Burada Türkiye’nin konumu ise savaşın başından itibaren Montrö Boğazlar Sözleşmesi dahilinde gelişmiştir. Türkiye, Karadeniz‘e kıyısı bulunan ülkeler ve ilgili Batı ülkelerine boğazlardan geçiş konusunda talepte bulunmamaları uyarısında bulunarak, Montrö Sözleşmesi’nin fiili bir şekilde uyguladığını belirterek Karadeniz’in bir savaş alanı olmaması noktasında önemli bir politik hamlede bulunmuş ve 1936 tarihli Montrö Boğazlar Sözleşmesi’ni eksiksiz bir şekilde uygulamıştır. Türkiye’nin bu hamlesi ve sözleşmenin uyarıcı maddeleri NATO’nun Karadeniz’de hareket alanını kısıtlamaktadır diyebiliriz. Bu sebebiyetle NATO, Romanya ve Bulgaristan’da askerî varlığını oldukça arttırmıştır. Türkiye, Karadeniz güvenliği adına Montrö Sözleşmesi’ne bağlı kalarak boğazlar üzerindeki kontrolünü stratejik olarak savaşın yayılmasını önleyecek şekilde sürdürmektedir. Türkiye’nin denge politikası gereği Rusya ile olan iş birliği ve NATO üyeliği, Karadeniz’i doğrudan etkilemektedir. Türkiye bu süreçte Karadeniz’de güvenliği sağlarken ve Rusya ile olan ilişkilerini devam ettirirken NATO içerisinde yer alan önemli bir ülke olarak Ukrayna’ya askerî desteklerini sürdürmeye devam etmiştir.
Karadeniz güvenliğinde diğer bir önemli mesele ise şüphesiz enerji hatlarıdır diyebiliriz; zira doğal gaz ve petrol geçişi için bir enerji koridoru vazifesi görmektedir. Rusya ve Türkiye arasında özellikle transit şekilde geçen doğal gaz hatlarının korunması oldukça önemlidir.

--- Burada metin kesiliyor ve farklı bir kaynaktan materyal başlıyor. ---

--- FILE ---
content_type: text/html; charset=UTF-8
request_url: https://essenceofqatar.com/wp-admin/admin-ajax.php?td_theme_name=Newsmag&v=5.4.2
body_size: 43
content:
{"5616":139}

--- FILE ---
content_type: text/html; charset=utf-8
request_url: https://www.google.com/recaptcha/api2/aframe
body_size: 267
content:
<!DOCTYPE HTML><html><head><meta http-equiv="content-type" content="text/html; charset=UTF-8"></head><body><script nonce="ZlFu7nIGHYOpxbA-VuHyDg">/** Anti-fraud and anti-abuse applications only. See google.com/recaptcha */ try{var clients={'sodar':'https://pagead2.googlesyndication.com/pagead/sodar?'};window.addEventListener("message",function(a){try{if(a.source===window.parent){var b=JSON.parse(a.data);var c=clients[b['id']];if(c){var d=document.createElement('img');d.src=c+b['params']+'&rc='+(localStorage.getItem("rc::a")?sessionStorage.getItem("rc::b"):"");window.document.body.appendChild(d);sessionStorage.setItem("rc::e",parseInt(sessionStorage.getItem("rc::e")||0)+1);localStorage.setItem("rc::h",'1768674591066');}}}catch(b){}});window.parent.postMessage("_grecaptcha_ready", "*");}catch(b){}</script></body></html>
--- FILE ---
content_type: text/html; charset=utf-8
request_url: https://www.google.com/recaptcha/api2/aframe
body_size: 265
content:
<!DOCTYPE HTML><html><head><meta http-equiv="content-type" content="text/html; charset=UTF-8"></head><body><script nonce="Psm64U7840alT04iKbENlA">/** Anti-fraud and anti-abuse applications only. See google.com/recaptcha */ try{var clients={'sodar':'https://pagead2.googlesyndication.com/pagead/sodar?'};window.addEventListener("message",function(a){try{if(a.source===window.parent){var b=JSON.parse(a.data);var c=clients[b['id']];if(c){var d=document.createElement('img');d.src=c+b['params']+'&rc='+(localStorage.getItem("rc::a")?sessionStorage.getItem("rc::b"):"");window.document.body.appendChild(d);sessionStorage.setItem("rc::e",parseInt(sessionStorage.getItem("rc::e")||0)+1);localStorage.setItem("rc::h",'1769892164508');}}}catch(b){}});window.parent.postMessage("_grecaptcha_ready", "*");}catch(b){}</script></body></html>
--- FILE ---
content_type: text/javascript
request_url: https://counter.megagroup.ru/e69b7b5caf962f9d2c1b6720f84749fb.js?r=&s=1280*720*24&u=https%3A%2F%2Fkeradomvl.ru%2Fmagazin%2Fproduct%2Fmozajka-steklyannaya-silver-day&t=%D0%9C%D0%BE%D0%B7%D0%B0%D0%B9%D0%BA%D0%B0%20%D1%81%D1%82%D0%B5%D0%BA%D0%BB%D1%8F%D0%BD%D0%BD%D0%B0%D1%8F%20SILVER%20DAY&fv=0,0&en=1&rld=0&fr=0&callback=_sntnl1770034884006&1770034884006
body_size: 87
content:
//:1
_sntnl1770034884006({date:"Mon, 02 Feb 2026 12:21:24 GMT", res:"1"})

Ayrıca savaşın başından itibaren deniz mayınları ve siber saldırılar Karadeniz güvenliği açısından oldukça sorun yaratan diğer problemler olmuştur. Bu hibrit tehditler özellikle ticaret yollarının geçişi açısından oldukça büyük sorunlar yaratmaya meyillidir diyebiliriz. Bu sebebiyle Türkiye’nin öncülüğünde Romanya ve Bulgaristan ile oluşturulan “Karadeniz Mayın Karşı Tedbirleri Görev Grubu Mutabakatı” imzalanmış, Karadeniz’de sürüklenen mayınları tespit etmek ve etkisiz hâle getirmek adına görevlerine başlamışlardır. Bu mutabakat, aynı zamanda Türkiye’nin Karadeniz’e kıyısı olan ülkelerle ortaklığının daha fazla artması adına da yakın iş birliğini geliştirme adına da önemli adımlar olmuştur. Ayrıca savaşın başından itibaren Türk Deniz Kuvvetleri Komutanlığı mayın tehdidine karşı tespit ve teşhis görevleri yapmış ve sürüklenen mayınlar imha edilmiştir.
Sonuç olarak; Karadeniz, hem Rusya hem de NATO adına oldukça stratejik bir denizdir diyebiliriz. Karadeniz’in güvenliği özellikle Rusya-Ukrayna savaşının başlaması ile daha fazla önem kazanmış; zira savaşın yayılması büyük tehlikelerinde başlangıcı olacağı net olarak görülmüştür. Türkiye bu noktada Montrö Boğazlar Sözleşmesi hükümleri gereğince Karadeniz güvenliğini sağlamakta ve savaşın yayılmasını önlemektedir. Türkiye’nin denge politikası, savaş devam ederken iki ülke ile olan diyaloğu, Karadeniz’de ticaretin sürmesi, tahıl koridoru, mayınların temizlenmesi gibi adımların süratle devam ettirilmesini sağlamış ve Türkiye bu noktada başarılı diplomatik hamlelerde bulunarak savaşın bitirilmesi yönünde adımlar atmıştır.